England is known for its National Health Service. It is the largest and the oldest single-payer healthcare system in the world and with one fifth of its budget being spent on providing health care in London alone it would be expected that every person living in London is in equal good health since the service is available to every UK citizen and legal immigrant.

But in Westminster this is not the case. Although the average for those who feel they were in bad or very bad health in Westminster 2011 was 6%, only 1% higher than the London average, there is huge variation within the borough that affects this average, for example in the Church Street ward this number rises to 11%, which is significantly higher than the London and Westminster averages. In 2013, Church Street ranked 537 out of 625 London wards on the GLA Well-being index which looks at a number of measures including health. This gives the Westminster ward one of the worst 25% of wellbeing scores in London. This huge inequality in health is also reflected in life expectancy in Westminster. The gap in life expectancy between the most and least deprived 10% of the Westminster population is 16.6 years for men (the largest gap in England) and 9.9 years for women (the fourth largest gap in England).

There are strong links between poverty and health, as children in poor families are more likely to suffer from both physical and mental health problems which can be long-term and affect them throughout their lifetime. These children are also more likely to be injured or killed in an accident.

Further, Westminster is the worst borough in the country for childhood obesity. The percentage of pupils, 5-16 years old, participating in physical activity in Westminster is 74.76, while the average for England is 83.36. At Westminster Befriend a Family we offer weekly community-based sports programmes, such as swimming and martial arts classes, to help to improve health. 64% of parents of children in our swimming classes ‘strongly agreed’ that they had noticed an improvement in the physical health of their child since they started the lessons. These classes not only have this amazing positive impact on the health of children but they also have many other benefits that have been outlined in previous posts in this series.

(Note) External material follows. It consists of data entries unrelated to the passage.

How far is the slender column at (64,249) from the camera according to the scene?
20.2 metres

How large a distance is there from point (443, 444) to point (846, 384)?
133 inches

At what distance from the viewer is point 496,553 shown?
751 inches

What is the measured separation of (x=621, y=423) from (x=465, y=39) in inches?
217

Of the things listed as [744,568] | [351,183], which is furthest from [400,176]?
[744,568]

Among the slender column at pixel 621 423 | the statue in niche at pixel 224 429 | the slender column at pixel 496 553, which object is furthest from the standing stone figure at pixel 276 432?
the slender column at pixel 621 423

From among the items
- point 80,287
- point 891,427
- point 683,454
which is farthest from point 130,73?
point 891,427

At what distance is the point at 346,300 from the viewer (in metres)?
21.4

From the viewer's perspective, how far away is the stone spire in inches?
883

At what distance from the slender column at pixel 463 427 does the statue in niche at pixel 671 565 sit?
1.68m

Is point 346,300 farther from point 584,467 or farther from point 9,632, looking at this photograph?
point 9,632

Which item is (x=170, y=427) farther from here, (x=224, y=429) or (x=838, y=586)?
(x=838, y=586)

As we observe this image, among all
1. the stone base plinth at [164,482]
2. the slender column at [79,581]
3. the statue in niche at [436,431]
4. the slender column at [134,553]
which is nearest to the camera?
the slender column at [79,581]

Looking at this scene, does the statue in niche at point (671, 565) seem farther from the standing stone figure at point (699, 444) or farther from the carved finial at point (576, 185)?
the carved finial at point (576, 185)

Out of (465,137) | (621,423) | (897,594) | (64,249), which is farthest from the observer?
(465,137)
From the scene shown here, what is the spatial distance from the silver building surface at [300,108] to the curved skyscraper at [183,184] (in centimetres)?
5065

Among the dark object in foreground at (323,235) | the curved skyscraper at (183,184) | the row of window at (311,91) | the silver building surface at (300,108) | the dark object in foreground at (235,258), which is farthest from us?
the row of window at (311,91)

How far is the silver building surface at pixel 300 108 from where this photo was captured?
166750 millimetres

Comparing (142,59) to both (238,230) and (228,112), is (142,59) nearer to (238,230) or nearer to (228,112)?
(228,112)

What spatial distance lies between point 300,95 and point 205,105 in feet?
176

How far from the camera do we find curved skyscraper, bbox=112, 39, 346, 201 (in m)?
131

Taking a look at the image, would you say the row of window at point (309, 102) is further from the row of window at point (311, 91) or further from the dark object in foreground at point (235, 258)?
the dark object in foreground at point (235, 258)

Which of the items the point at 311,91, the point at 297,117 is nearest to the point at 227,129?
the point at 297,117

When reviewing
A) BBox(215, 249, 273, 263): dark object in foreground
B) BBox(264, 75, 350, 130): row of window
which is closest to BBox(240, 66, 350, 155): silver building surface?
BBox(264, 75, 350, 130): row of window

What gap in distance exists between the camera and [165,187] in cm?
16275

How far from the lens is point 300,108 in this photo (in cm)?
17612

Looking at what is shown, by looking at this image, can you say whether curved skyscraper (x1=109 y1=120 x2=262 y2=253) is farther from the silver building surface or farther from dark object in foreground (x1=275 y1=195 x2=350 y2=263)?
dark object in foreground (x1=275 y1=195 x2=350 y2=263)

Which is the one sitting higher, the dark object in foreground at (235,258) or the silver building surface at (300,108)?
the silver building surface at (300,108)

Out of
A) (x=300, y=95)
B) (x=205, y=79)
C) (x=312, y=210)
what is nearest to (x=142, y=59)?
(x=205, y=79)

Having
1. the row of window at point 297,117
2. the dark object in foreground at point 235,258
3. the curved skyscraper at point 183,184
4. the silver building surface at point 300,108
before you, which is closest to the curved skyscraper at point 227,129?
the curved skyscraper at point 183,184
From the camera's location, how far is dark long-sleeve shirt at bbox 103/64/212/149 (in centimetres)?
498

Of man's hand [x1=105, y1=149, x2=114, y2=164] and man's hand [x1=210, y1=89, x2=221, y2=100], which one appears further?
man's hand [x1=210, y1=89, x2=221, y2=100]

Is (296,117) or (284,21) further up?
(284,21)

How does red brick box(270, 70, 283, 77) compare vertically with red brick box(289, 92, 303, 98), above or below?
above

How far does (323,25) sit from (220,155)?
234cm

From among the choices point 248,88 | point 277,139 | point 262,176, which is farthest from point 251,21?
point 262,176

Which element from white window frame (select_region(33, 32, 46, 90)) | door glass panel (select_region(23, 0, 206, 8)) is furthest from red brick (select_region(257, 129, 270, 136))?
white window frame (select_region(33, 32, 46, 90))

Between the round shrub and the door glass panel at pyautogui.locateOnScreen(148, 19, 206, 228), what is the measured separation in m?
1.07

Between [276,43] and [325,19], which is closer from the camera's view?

Research also suggests there is a significant link between poverty and its contributing factors, and mental health. People in the lowest quintile of household income are nine times more likely to suffer from a psychotic disorder than those in the highest quintile. Suicide rates are much higher among those who are unemployed. There are key areas in which Westminster struggles with regards to health. Mental health appears to be an on-going problem. Inpatient admissions for severe and enduring illnesses are 59% higher than the national average.

At Westminster Befriend a Family we offer coffee mornings for parents using our services, which have many benefits and emotional support, and counselling was outlined by more than 50% of coffee morning users as one of these. The coffee morning is “like a therapy”, one respondent informed us, a space where clients can go and share their experiences.

I meet so many people coming from different groups. Every time that I have problem in any different subject I go there

We need to #UncoverWestminster to raise awareness of the inequality of health throughout London and particularly the borough of Westminster, as no one deserves to suffer in silence.